Exercise —
What you return must be exactly the lines running from the one with "order: Rodentia" to the end of the data below, inclusive, and nothing more.

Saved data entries
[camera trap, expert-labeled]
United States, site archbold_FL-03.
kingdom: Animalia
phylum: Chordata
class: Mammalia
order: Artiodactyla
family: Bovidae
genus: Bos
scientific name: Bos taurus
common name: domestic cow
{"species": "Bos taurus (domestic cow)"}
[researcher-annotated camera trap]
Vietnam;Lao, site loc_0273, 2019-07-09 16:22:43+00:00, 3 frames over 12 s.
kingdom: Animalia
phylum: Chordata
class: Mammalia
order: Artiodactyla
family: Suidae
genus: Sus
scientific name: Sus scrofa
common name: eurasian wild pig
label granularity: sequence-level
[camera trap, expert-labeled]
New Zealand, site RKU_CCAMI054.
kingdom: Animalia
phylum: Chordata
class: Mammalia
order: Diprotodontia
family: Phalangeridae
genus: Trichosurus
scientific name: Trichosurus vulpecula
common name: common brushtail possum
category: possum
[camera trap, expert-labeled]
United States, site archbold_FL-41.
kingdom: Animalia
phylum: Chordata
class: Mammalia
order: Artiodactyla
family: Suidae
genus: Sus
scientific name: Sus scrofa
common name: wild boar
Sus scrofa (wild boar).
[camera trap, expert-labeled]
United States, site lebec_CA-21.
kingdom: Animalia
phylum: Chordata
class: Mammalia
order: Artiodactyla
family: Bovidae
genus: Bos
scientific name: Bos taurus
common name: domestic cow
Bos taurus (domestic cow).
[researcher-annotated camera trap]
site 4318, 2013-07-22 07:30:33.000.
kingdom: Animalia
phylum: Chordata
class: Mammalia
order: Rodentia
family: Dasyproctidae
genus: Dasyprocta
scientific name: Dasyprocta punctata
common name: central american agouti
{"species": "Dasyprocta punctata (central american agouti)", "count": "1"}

Exercise answer —
order: Rodentia
family: Dasyproctidae
genus: Dasyprocta
scientific name: Dasyprocta punctata
common name: central american agouti
{"species": "Dasyprocta punctata (central american agouti)", "count": "1"}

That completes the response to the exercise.